Corigliano’s “Ghosts,” ready to haunt any size house, heads to Manhattan School

John Corigliano and William Hoffman’s opera “The Ghosts of Versailles” comes in three sizes.  According to Corigliano’s website, there’s the original Metropolitan Opera version from the 1991 debut, which boasted about 300 performers.  There’s the standard version (“eliminates the onstage orchestra by incorporating those parts into the regular pit orchestra, re-assigns roles played by comprimario singers to choristers, and requires only 10 principals”) that premiered at the Chicago Lyric Opera in 1995.  Most recently is the reduced version (orchestrations prepared by John David Earnest) that debuted at the Opera Theater of St.
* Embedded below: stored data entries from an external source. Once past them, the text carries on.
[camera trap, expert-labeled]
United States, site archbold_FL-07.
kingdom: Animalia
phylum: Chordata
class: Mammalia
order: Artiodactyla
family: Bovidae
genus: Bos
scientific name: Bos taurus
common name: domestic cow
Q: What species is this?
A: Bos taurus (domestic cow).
Louis in 2009.

It’s the latter, the trim and easy-to-use edition, that makes its New York City debut this week at the Manhattan School of Music in three performances (4/25-29).  Steven Osgood conducts and stage direction is by Jay Lesenger.
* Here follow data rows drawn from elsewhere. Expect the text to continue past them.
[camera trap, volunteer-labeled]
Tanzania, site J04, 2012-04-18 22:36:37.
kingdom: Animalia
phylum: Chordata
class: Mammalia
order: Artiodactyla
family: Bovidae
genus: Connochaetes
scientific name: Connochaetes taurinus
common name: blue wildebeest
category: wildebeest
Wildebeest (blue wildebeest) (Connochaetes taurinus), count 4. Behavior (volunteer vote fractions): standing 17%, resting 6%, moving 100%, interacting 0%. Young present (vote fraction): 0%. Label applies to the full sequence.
Corigliano and Hoffman in 2011

There’s tons of places online to learn more about the origins and reception of “Ghosts.”  Something I didn’t find readily was the tidbit that the original title was “A Figaro for Antonia.” John and Bill did innumerable talks around Manhattan in the months leading up to the premiere and I recall one of them saying that whenever they said that the name of the opera, the response was “What?!”

So they came up with a new and much better title, while the opera within the opera bears that vowel-heavy original name.  And the rest is opera history.